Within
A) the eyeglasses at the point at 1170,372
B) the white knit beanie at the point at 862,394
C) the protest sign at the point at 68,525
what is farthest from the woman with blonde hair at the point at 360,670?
_____
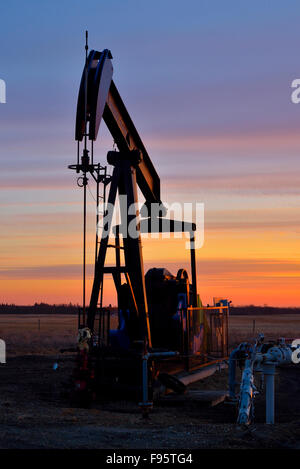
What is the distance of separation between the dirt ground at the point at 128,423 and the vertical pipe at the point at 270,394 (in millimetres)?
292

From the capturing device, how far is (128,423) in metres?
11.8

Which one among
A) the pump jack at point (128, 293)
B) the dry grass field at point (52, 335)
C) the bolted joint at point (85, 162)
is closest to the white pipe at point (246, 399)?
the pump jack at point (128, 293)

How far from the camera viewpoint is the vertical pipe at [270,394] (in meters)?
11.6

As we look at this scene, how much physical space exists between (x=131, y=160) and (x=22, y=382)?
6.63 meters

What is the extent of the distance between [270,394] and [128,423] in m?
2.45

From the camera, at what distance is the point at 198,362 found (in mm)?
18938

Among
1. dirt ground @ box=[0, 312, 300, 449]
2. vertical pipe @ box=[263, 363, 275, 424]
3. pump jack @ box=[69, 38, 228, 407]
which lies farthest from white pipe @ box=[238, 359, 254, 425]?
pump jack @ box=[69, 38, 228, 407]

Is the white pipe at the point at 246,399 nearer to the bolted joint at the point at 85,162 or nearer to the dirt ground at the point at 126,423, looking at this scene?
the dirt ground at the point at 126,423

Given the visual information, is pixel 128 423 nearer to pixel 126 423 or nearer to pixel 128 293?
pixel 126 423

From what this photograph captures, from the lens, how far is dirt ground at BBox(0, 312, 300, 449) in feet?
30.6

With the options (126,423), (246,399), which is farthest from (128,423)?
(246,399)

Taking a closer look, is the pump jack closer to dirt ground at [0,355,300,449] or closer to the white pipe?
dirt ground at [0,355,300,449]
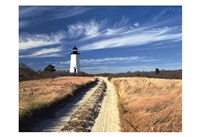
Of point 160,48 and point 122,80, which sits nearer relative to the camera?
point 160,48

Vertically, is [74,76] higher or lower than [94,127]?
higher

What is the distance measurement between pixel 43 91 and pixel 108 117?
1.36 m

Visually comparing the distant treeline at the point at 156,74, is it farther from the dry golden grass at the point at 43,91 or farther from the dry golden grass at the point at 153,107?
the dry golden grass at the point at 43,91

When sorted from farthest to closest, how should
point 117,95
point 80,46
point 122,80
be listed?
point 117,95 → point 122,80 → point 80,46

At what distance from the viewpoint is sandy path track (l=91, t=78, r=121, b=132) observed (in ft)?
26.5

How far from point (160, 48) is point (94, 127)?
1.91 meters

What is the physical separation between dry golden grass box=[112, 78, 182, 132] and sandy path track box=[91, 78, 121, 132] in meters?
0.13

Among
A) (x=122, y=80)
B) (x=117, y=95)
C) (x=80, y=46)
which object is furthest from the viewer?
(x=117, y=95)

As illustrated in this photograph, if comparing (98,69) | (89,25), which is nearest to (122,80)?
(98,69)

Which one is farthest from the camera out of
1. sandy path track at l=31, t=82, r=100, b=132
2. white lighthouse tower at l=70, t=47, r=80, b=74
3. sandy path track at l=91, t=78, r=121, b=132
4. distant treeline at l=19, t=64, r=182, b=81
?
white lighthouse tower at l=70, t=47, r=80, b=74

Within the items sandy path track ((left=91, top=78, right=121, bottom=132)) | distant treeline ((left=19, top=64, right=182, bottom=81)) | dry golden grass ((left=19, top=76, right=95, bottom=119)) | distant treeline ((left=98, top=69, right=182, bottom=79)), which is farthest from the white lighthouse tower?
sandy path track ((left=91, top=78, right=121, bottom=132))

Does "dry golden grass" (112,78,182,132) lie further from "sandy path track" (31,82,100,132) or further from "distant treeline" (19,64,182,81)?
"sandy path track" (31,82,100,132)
_____
• **Exercise**
Quote the lines that begin with the line containing "Which one among" and end with the line containing "6.63 meters", both included, reproducing them word for word.

• **Finished answer**
Which one among
A) the pump jack at point (128, 293)
B) the dry grass field at point (52, 335)
C) the bolted joint at point (85, 162)
is closest to the white pipe at point (246, 399)?
the pump jack at point (128, 293)

How far from the camera viewpoint is the vertical pipe at [270,394] (in meters)?
11.6

As we look at this scene, how much physical space exists between (x=131, y=160) and (x=22, y=382)?
6.63 meters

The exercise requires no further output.